Passage shown |

########################################

By Tyler Mroczek
New York Gov. Kathy Hochul signed legislation last November banning hate symbols from display on public property, including at police departments, school districts, fire districts and volunteer fire departments.
The move came after two Long Island fire departments had displayed Confederate flags — symbols of slavery in America that have been adopted by white supremacists and neo-Nazis.
At the Levittown Fire Department, Confederate and Don’t Tread on Me flags were hung in recent years before they were replaced by a Trump flag, according to State Sen. Anna Kaplan, a Democrat from Great Neck who sponsored the legislation in the Senate last February to ban hate symbols on government property.
She was also motivated to act by the Brookhaven Fire Department, which displayed the Confederate flag during a parade in the summer of 2020, when Black Lives Matter protests swept across Long Island to protest the Minneapolis police killing of George Floyd.

########################################

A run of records

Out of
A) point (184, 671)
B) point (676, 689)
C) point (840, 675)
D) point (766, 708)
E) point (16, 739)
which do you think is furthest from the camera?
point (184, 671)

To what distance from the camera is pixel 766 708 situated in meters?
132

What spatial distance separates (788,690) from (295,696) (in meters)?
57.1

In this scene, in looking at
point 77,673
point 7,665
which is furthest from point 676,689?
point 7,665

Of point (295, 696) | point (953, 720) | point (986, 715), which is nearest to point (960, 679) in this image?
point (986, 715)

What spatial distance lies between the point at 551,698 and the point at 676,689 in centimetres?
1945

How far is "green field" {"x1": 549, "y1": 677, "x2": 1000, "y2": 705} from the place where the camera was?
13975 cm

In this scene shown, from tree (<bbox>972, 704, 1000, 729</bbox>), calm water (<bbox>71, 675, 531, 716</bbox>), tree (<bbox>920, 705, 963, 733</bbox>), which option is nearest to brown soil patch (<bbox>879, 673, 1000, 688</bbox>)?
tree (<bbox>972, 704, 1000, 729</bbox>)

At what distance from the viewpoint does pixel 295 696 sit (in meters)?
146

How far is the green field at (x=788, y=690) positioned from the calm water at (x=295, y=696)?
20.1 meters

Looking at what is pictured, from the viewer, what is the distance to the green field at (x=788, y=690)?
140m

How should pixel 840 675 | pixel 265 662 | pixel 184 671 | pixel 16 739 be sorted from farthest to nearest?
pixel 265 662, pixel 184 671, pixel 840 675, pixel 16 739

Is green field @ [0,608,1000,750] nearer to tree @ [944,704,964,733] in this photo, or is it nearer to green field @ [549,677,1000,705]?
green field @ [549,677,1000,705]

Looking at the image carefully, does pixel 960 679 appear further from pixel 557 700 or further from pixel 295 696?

########################################

Requests |
1. Using the article on New York's hate symbol ban, decide whether each statement agrees with it: (a) Gov. Kathy Hochul signed the legislation last November. (b) Anna Kaplan sponsored the legislation in the State Assembly. (c) The Brookhaven Fire Department displayed the Confederate flag during a parade. Answer yes or no for each and quote the words that decide it.
2. List the kinds of public bodies that the article on New York's hate symbol ban names as places where the ban applies.
3. Go on with the article on New York's hate symbol ban, starting after its final sentence.

Answers to the exercise |
1.
(a) Yes: "New York Gov. Kathy Hochul signed legislation last November banning hate symbols from display on public property."
(b) No: "who sponsored the legislation in the Senate last February."
(c) Yes: "the Brookhaven Fire Department, which displayed the Confederate flag during a parade in the summer of 2020."

2. Police departments, school districts, fire districts, volunteer fire departments

3.
“Public property belongs to all of us. The taxpayers own it, and it is there to serve the taxpayers,” said Sean Collins, Kaplan’s communications director. “If you’ve got a symbol of hate on a piece of public property, whether that be a building you need to enter for services or a fire truck that you expect to save you in an emergency, you need to be able to expect that they will serve everyone equally.”
Among the banned symbols are the Confederate flag, the swastika and the OK gesture, a hand signal to show solidarity with white supremacists.
“The recent and disgusting rise in hateful behavior will never be tolerated in New York,” Hochul said last November. “Symbols of hate have no use other than to spread ignorance and incite violence. There is no reason for a symbol of hate to ever be on display, let alone by a police or fire department charged with protecting their community.”
Kaplan and Assemblywoman Michaelle Solages, a Democrat from Valley Stream, said the law is intended to protect traditionally marginalized people from racism, sexism, homophobia and anti-Semitism in their communities.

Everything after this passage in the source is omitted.